Well, since I’m a writer, I guess I’d better get on this blogging bandwagon, huh?  Up until the beginning of 2009, I didn’t really even know what a blog was!  (Am I giving away my age here?)

Yep, I’m a writer…and an editor.  I have that weird disease that means I can’t read anything without putting a red pen to it.  Typographical or grammatical errors literally jump off the page of a book, an ad in a newspaper, a billboard in town…and hit me in the face.  Drives me crazy.  Drives my husband crazy that I do this, in fact.  But there you have it.  You’d think my meticulousness with the written word would translate into me being one of those people who have a very neat house and a very organized closet, right?  Well, unfortunately those two things appear to be very separate.  In fact, I’m what’s known as a “piler”.  I have “piles” everywhere: of papers, books, photos, you name it.  I’m resigned to my fate, however, and will be content with cleaning up the written word.

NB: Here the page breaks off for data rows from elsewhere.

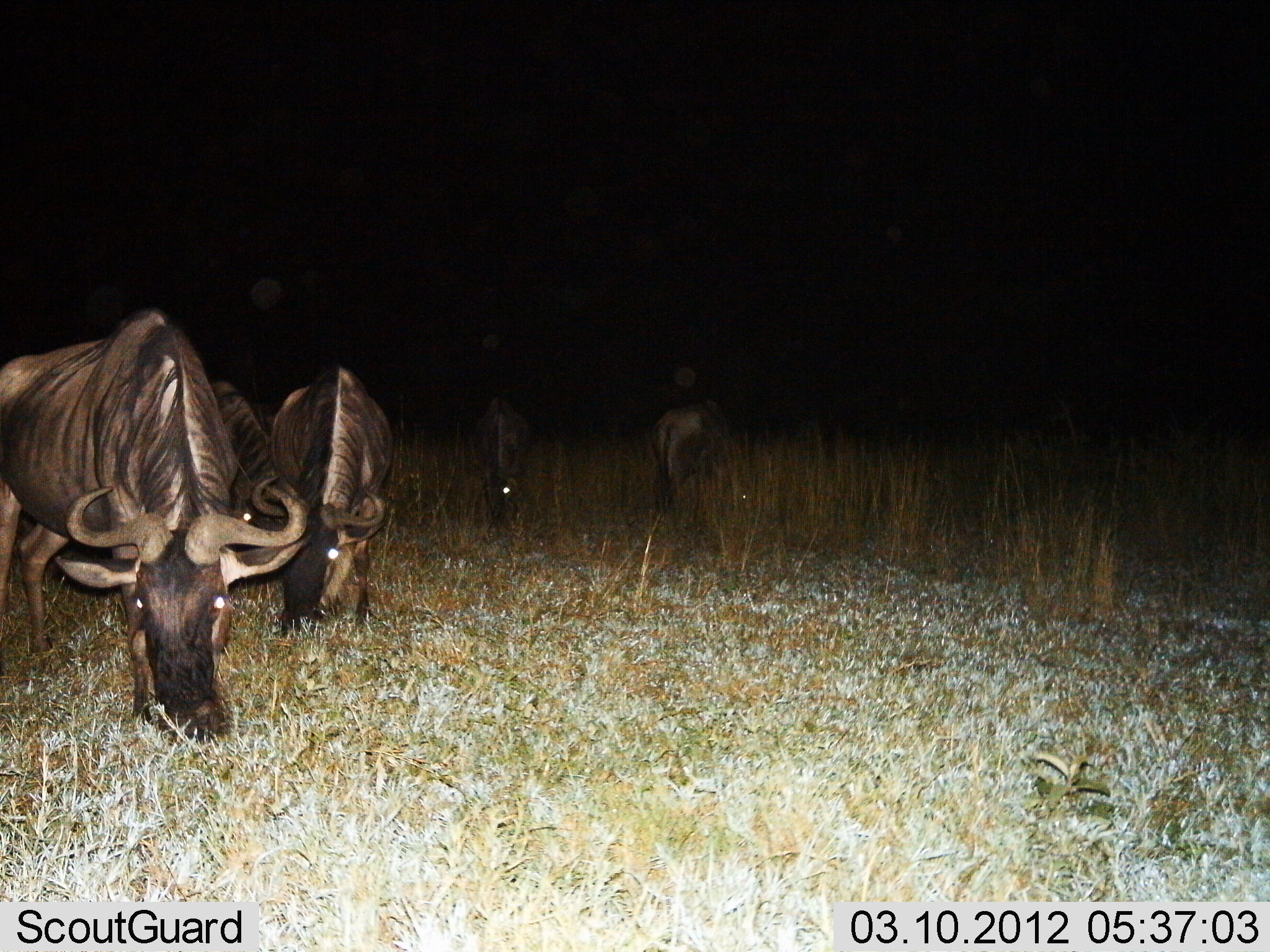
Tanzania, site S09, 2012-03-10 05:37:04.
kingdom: Animalia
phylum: Chordata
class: Mammalia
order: Artiodactyla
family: Bovidae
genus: Connochaetes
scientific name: Connochaetes taurinus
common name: blue wildebeest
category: wildebeest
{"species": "wildebeest (blue wildebeest) (Connochaetes taurinus)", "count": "4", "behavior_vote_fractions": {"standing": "22%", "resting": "0%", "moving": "0%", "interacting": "0%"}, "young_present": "0%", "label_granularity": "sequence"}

It always amazes that, even on extremely professional websites or publications, how many errors you’ll actually find.  Or simply poorly written copy.  Maybe people don’t know there are poor, struggling freelancers like us out there to cater to their every whim and make their written materials look fantastic??

I actually became a freelancer out of necessity, after I was laid off from my job as Managing Editor of a monthly lifestyle publication here in Phoenix, a job I loved.  But such is today’s world, with layoffs happening everywhere…and, although I had no inkling that it would affect my life, it did.

But, since I’m generally one of those “cup half full” people, I’m trying to make lemonade out of lemons, getting bits of freelance work here and there and helping my husband with his new business (Sandler Training–a fantastic sales and management training program that is 180 degrees from traditional training) by writing his web copy, press releases and so forth.

And when I don’t have freelance work, expect more blogs–at last I’ve found a way to release the words within me, whether anyone reads them or not!!!